The content should be similar to the following:
[DIRECTORIES]
TMP=/path/to/my/tmp
[SGE]
QUEUE=p.openmp
PARALLEL_ENVIRONMENT=openmp
PRIORITY=-500
[BROKER]
TYPE=REDIS
[REDIS]
HOST=WWW.XXX.YYY.ZZZ
The TMP
directory has to be replaced with an appropriate one and is used to store temporary job files.
Also, the values for the SGE QUEUE
and PARALLEL_ENVIRONMENT
have to be replaced.
Running:
qconf -sql
yields a list of all defined queues, from which one can be chosen for the QUEUE
.
Running:
qconf -spl
yields a list of all defined parallel environments, from which one can be chosen for the PARALLEL_ENVIRONMENT
.
Redis can be installed via:
conda install redis
and started with:
redis-server --protected-mode no
The IP address of the host on which redis is running is to be entered for the HOST
value:
WWW.XXX.YYY.ZZZ
is to be replaced by the IP of the host on which the redis server is running.
The IP address can be retrieved with the ifconfig
command.
Important
The redis-server has to be running throughout the complete ABC run. It manages the communication between the discriminatEM main process and the jobs started on the SGE/UGE cluster.
Running model selection¶
For example:
discriminatEM --noise-prior="beta(2, 10)" --noise="[0.2]"\
--subsampling="[0.9]" abcsmc.db
executes an ABCSMC model selection run with a Beta(2, 10) prior on connectome samples
perturbed with noise=0.2
and subsampling (fractional measurement) 0.9.
The results are stored in abcsmc.db
.
Additionally, a folder abcsmc.db.results
is created with confusion matrix plots.
The syntax for the noise prior follows the scipy.stats distributions.

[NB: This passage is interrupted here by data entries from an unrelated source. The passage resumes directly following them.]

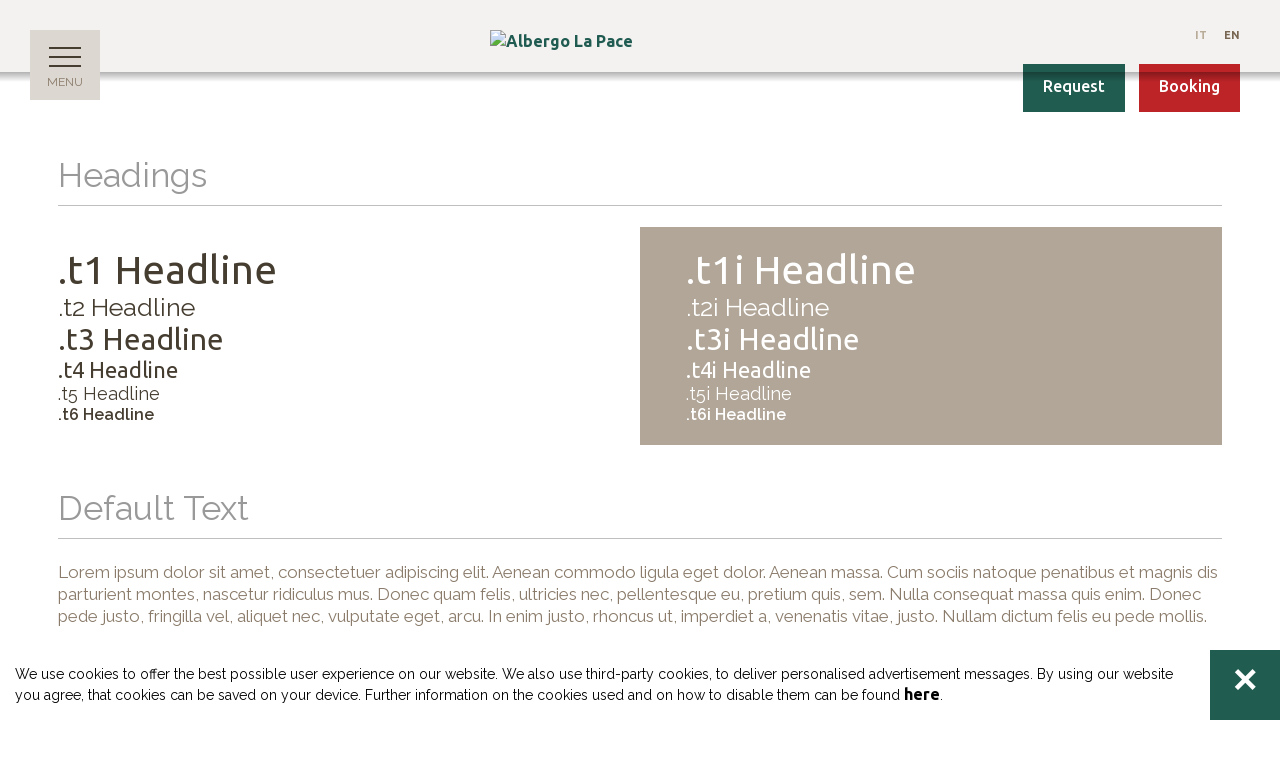

--- FILE ---
content_type: text/plain
request_url: https://www.google-analytics.com/j/collect?v=1&_v=j102&aip=1&a=953489100&t=pageview&_s=1&dl=https%3A%2F%2Fwww.albergo-lapace.it%2Fen%2Finformazione%2F39-0.html&ul=en-us%40posix&dt=Albergo%20La%20Pace&sr=1280x720&vp=1280x720&_u=YGDACEABBAAAACAAI~&jid=1319748494&gjid=1277126286&cid=911221545.1769464448&tid=UA-120128883-1&_gid=1758226227.1769464448&_r=1&_slc=1&gtm=45He61n1n81N6782JJza200&gcd=13l3l3l3l1l1&dma=0&tag_exp=103116026~103200004~104527907~104528501~104684208~104684211~105391253~115495939~115616985~115938465~115938469~116185181~116185182~116682875~117041588~117042505~117223566&z=805042715
body_size: -834
content:
2,cG-0RX4JLYV7S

However, a delta point prior can also be used:
discriminatEM --noise-prior=0 --noise="[0.2]"\
--subsampling="[0.9]" abcsmc.db
starts a run with no noise in the prior, but still applied to the connectome sample.
Note
The arguments --noise
and --subsampling
are lists.
Several values can be provided here. The full cross product of
provided noise and subsampling values is executed.
Examination of the results¶
Plots and text files are generated in
the directory abcsmc.db.result
(assuming that the chosen database name
was abcsmc.db
, in general, the path is <database>.results
).
Reproduction of Figures 4a, 4b and 4c of the manuscript¶
Figure 4a: noise-free:
discriminatEM --noise-prior=0 --noise="[0]" fig_4a.db
Figure 4b: noise of intensity 0.15 on the samples, but not in the prior:
discriminatEM --noise-prior=0 --noise="[0.15]" fig_4b.db
Figure 4c: Beta(2,10) prior and noise of intensity 0.15 on the samples:
discriminatEM --noise-prior="beta(2,10)" --noise="[0.15]" fig_4c.db
(The --subsampling
argument can be omitted since --subsampling=1
is the default
value and this is the value used for Figure 4)
Note
The model selection runs are stochastic, therefore the obtained results may vary from the ones in Fig. 4a-c. This is expected especially for the case of a noisy connectome under a noise-free prior (Fig. 4b).